In several cases, the terrorists are within the Iraqi government itself. Insurgents and militia members have infiltrated the ranks of the Iraqi police, and to a lesser extent, the Iraqi army — a systemic problem that retired Marine Gen. Jim Jones, now President Obama’s national security adviser, identified in an influential 2007 report. Many political parties in Iraq, including aspects of the Shiite-dominated governing coalition, possess their own militias. And there remains a thriving kidnapping market in Iraq, creating a temptation among Finance Ministry bureaucrats to earn extra money by turning over case files on GLS employees to terrorists and criminals.

“Everyone knows the Iraqi police and all Iraqi security forces are either corrupt or [have] got something to do with militias or terrorist or insurgents,” said another Iraqi interpreter in an email.

The plight of Iraqis who work for the U.S. military as translators or interpreters has come up before. In March of 2006, Scott Pelley interviewed Paul Eaton, a former major-general who supervised U.S. troops in training the Iraqi army back in 2003 and 2004:

… “I have no doubt that the translators have saved a great number of American lives,” he tells Pelley.

And Eaton believes America owes them the same.

“Do you think it is politically impossible to open the doors to immigration to Iraqis because it’s an admission that the war has not gone well?” Pelley asks.

“The war is not going well. Everybody knows it. The president of the United States and our Congress need to admit that a population is at risk. At risk because they have thrown their lot in with us,” Eaton says.

How much risk? Well, like Rami, hidden behind the mask and glasses. He’s not an insurgent, but he’s in disguise because he works for America. He can be sure he’s being watched, and at the end of the day he’ll go home to his neighborhood to take his chances. Rami learned that even quitting his job didn’t protect him.

“After three months insurgents came to my neighbors and they were asking about me and my location,” he remembers. Rami then decided it was time to leave Iraq. “You know, I had a family member, was working with me, as a translator, in the same base. And he got killed,” he explains.

The family member had quit more than two years earlier, before being targeted by the killers. After that, Rami says he had to flee to Syria.

Flee, like so many others. At the Syrian borders, one can see caravans of cars leaving Iraq and heading towards Syria; no one is going the other way. The border post has been mobbed. There were about 1,000 people on the day 60 Minutes stopped by.

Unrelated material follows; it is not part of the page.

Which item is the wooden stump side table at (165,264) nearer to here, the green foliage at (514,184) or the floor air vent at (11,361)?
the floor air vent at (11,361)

It’s a refugee crisis that is largely unnoticed by the world.

The exodus of Iraqi refugees is one of the most under-reported stories of the war. The United Nations estimates that as many as two million Iraqis have left the country already and at various times over the winter they were coming across the border at a rate of 3,000 a day.

According to an article in today’s New York Times, “Of as many as two million Iraqi refugees around the world, only 13,000 were admitted to the United States in fiscal year 2008, which ended on Sept. 30, and another 17,000 are scheduled for fiscal 2009. …”

2 Responses to “Iraqi Translators At Risk Under New Iraqi Government”

  1. gcotharn says:

    I, also, have heard of the immigration difficulties of Iraqis who have helped the U.S. and are at risk. I don’t understand what the holdup is. After Vietnam, to our credit, we quickly allowed huge numbers of Vietnam immigrants into the U.S. If we were denying Iraqi immigration for political reasons, those reasoners have now been voted out of office, and things should change.